Permitting Innovation Center
Pursuant to President Trump’s April 15 memorandum directing CEQ to modernize federal permitting by updating technology to expedite permitting and approvals, enhance interagency coordination, and reduce uncertainty, CEQ announced that they were establishing a “Permitting Innovation Center that will design and test prototype tools that could be implemented pursuant to the Permitting Technology Action Plan for National Environmental Policy Act (NEPA) reviews and other environmental permits and authorizations.” This will include: a unified permitting data system; minimum technology requirements; a standardization of data and performance monitoring; and a governance and implementation timeline consisting of an interagency oversight framework, including a clear schedule for agency adoption. By May 30, CEQ, through the Permitting Innovation Center, plans to “[c]oordinate with relevant agencies on the development of the Permitting Technology Action Plan[, d]evelop an initial NEPA and permitting data and technology standard[, and i]ssue the Permitting Technology Action Plan.
Effects and Takeaways
The procedures outlined in the draft template mark another significant step in the Trump Administration’s departure from historic NEPA practice, especially regarding when NEPA will apply, the timing and circulation of draft environmental documents, and formal opportunities for public comment. If implemented, the procedures in the draft template would likely further limit the applicability of NEPA as well as reduce regulatory burden and timelines for projects subject to NEPA, which aligns with the Trump Administration’s stated objectives of streamlining and deregulation. However, as the draft template is nonbinding and agencies still have until February 19, 2026, to establish new NEPA procedures, it is unclear whether federal agencies will incorporate the template’s recommendations into their procedures. Further, CEQ has characterized the draft template as a preliminary document, and subsequent versions may follow as agencies provide feedback.

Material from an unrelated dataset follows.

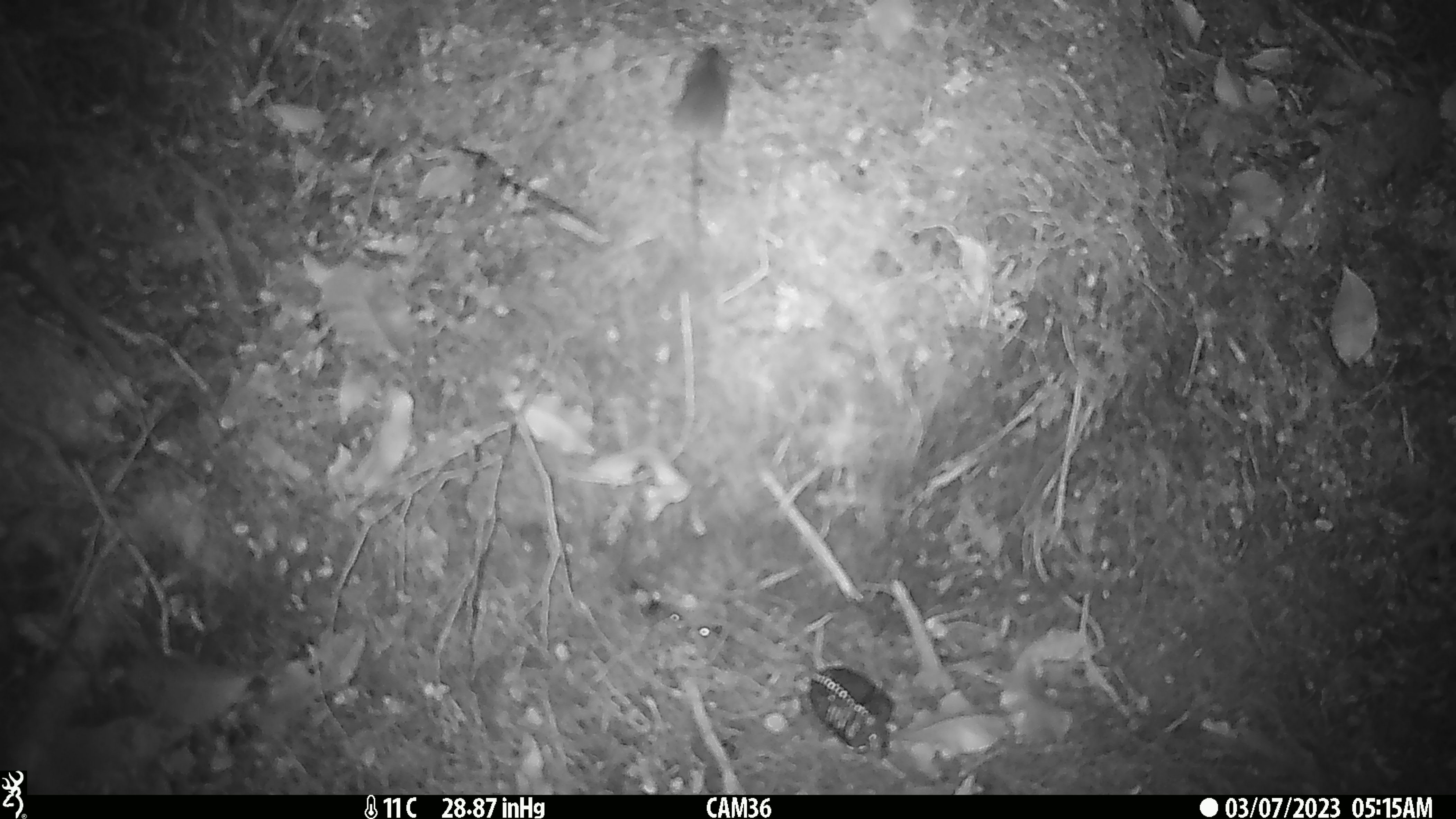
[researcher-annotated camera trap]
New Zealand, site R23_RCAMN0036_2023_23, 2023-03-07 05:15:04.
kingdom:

The Department of the Interior already announced on April 23, 2025, that it will offer accelerated NEPA review procedures (14-day EA timeline and a 28-day EIS timeline) for fossil fuel, mineral, geothermal, biofuel, and hydropower projects on public lands. While it is unclear how many project applicants will choose to participate in these expedited processes, given uncertainty over their legality and litigation concerns, this is still a strong sign that agencies are actively working to further the Administration’s policies.

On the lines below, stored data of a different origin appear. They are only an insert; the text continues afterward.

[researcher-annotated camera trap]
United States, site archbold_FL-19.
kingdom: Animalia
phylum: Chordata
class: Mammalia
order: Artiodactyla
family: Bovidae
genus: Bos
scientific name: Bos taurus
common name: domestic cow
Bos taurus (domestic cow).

As NEPA processes evolve, stakeholders should consider how these changes may affect project planning, documentation strategies, and regulatory engagement. The shift from centralized regulations to individualized agency procedures, combined with the integration of new permitting technology, introduces new dynamics that will influence how environmental reviews are initiated, conducted, and evaluated. Given the uncertainty over the legality of some of these changes and the potential for litigation, applicants with projects that have not entered the NEPA process may be best served by waiting until relevant agencies have updated their NEPA procedures. Additionally, further information on CEQ’s new “Permitting Innovation Center” may be critical for efficient planning by applicants.